The fruits of these encounters are then loaded up and transported through creeks and billabongs and across deserts and oceans far away from their antipodean origins to be displayed in the serene surroundings of Rebecca’s London boutiques.  As can be seen from the pictures I’ve carefully placed throughout this blog, at first sight the simple, repetitive elements of line and dot patterning suggest that these paintings are a form of very attractive if somewhat naive geometrical abstractionism.  But, in fact, things are a good deal more sophisticated and complex than that, and the arrangements of shapes and colours far from being determined by random association are very specific representations that mix precise topographical representation of local landscapes alongside idiogrammatic formulations of the specific mythological parables associated with those locations.

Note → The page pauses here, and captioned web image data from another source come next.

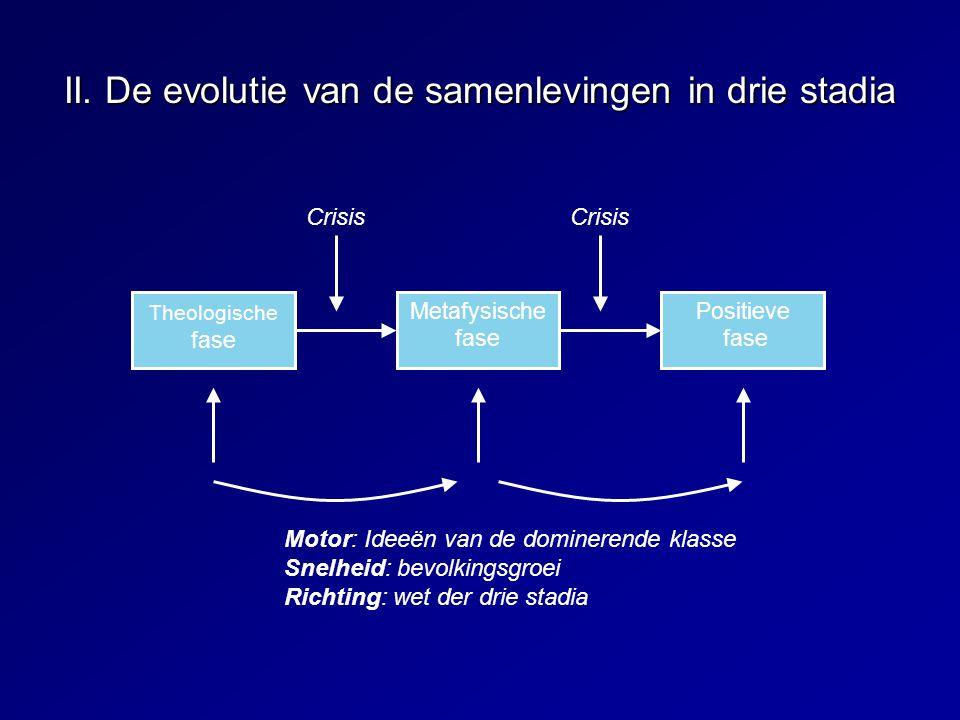 II. De evolutie van de samenlevingen in drie stadia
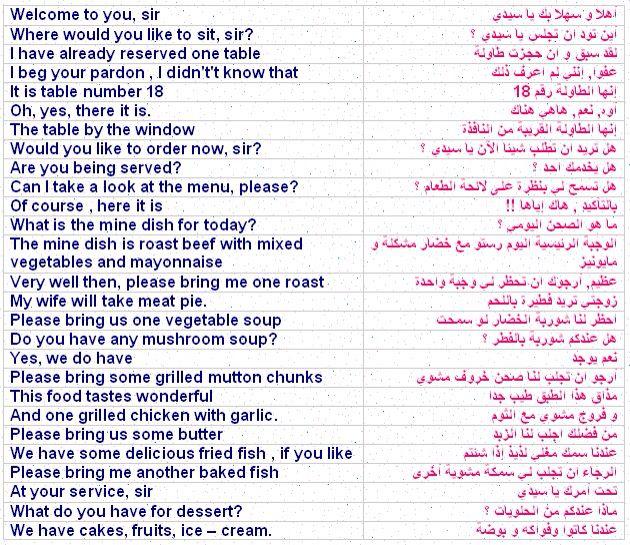 محادثة في المطعم Learn Arabic Language Arabic Conversation Learn English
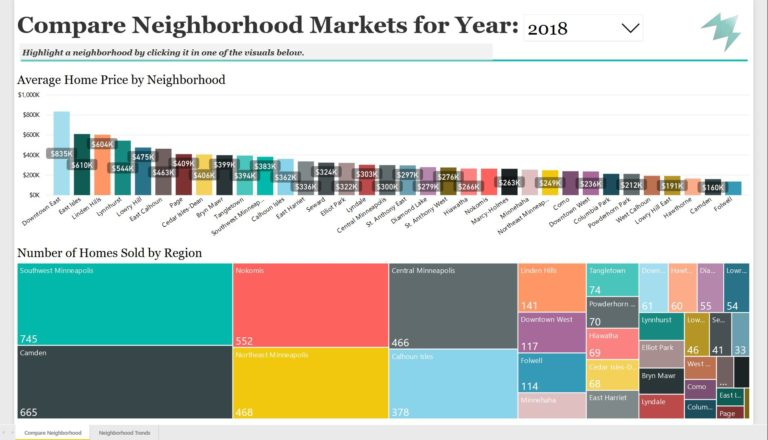 Graph comparing neighborhood real estate market
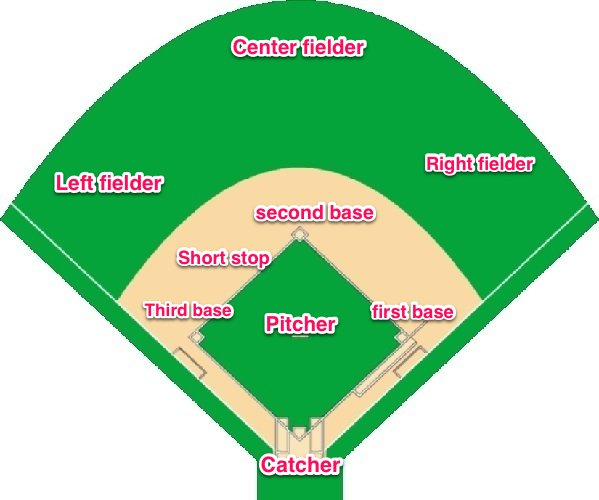 layout of a baseball field, with the positions. | T ball ... png royalty free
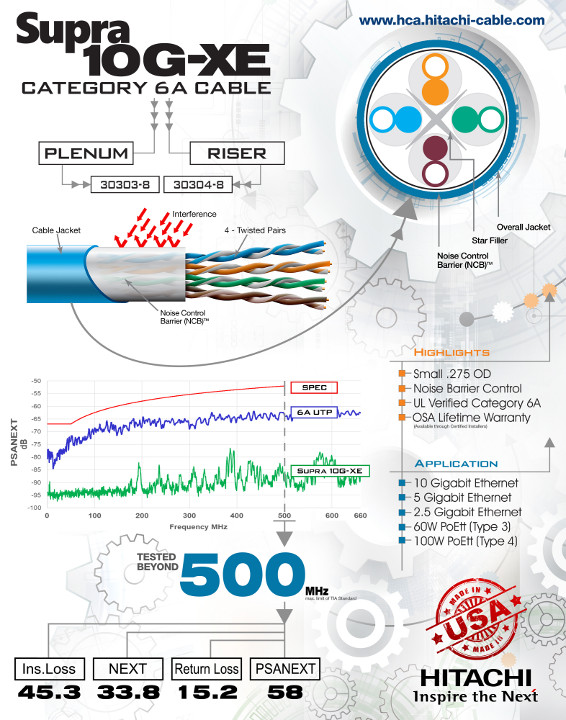 supra-10g-xe-infographic-lg.jpg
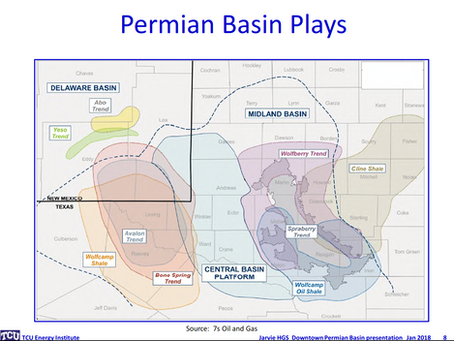 Petroleum Systems in the Permian Basin: Targeting optimum oil production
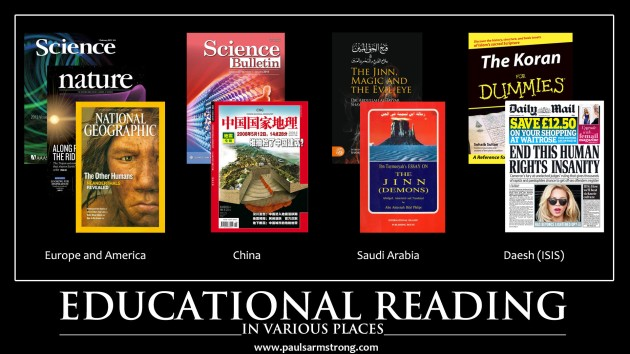Education Reading In Various Places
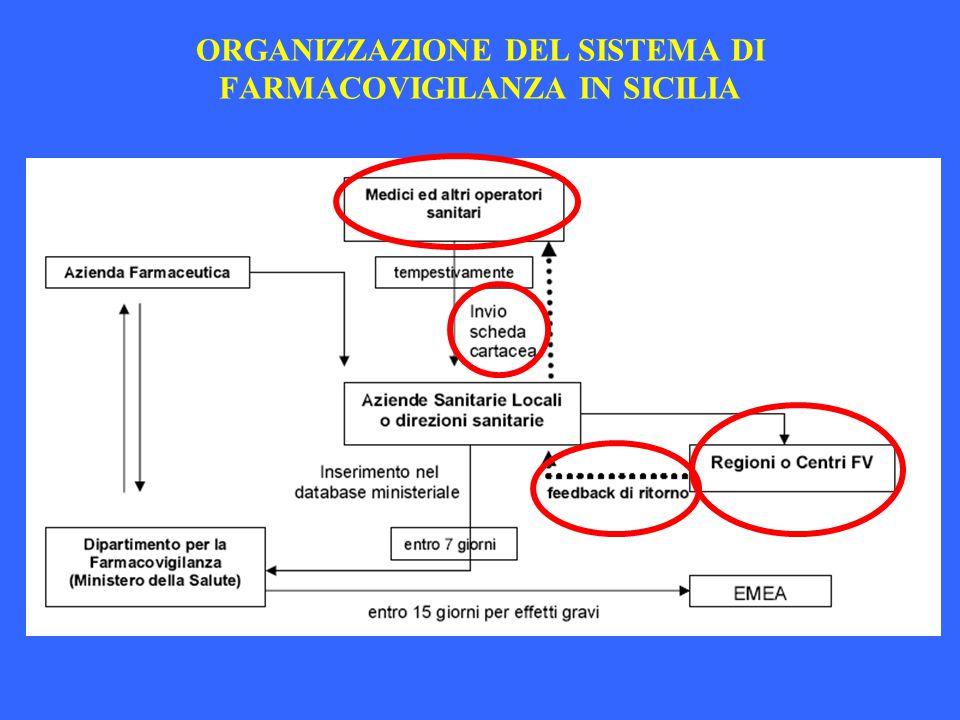 ORGANIZZAZIONE DEL SISTEMA DI FARMACOVIGILANZA IN SICILIA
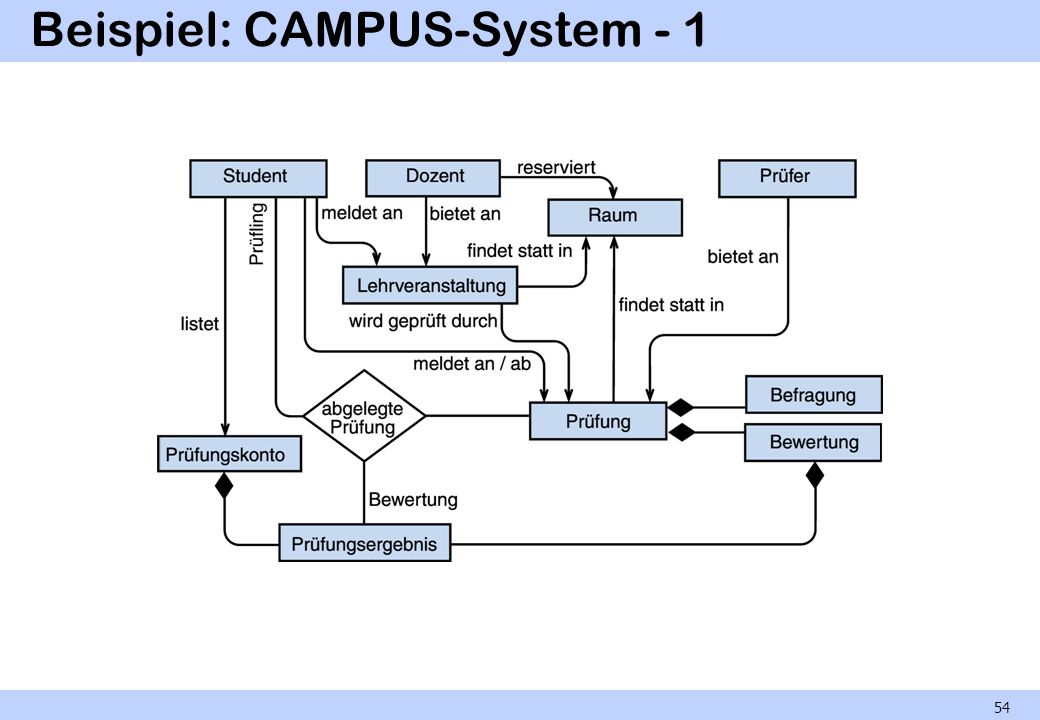 Beispiel: CAMPUS-System - 1 54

I tend to think that being aware that there’s a complex, credible, time-honoured cultural backstory underpinning the derivation of these paintings imbues them with a sort of validity, both intellectual and spiritual, that raises them above what might otherwise be categorised as mere examples of pretty decorative ornamentation.  Nevertheless, reclassifying them into that far more noble taxonomic phylum of the official, accepted, bona fide artwork is perhaps not entirely unproblematic either, since the Aboriginal cultural history and lived experiences that gave rise to these paintings seems to me to be of such a paradigmatically different structure to that of the typical western world model that it’s going to severely limit any kind of sensible sense of meaningful comprehension – at least, it is by me.  Does that then automatically devalue the worthiness of the artwork?  Well, there are certainly counter-arguments to the ones I’ve outlined above although, sadly, a lack of space is going to prevent their rehearsal now.  Suffice to say that I’ve discussed them with Rebecca over the past thirty-odd years of our friendship without ever reaching any form of resolution.  Although I would point out that the fact that in the past I’ve actually bought a couple of Aboriginal prints from her should not in any way be read as an acceptance that she has the upper hand in the debate but more a measure of the skill and indefatigability of her sophisticated selling techniques.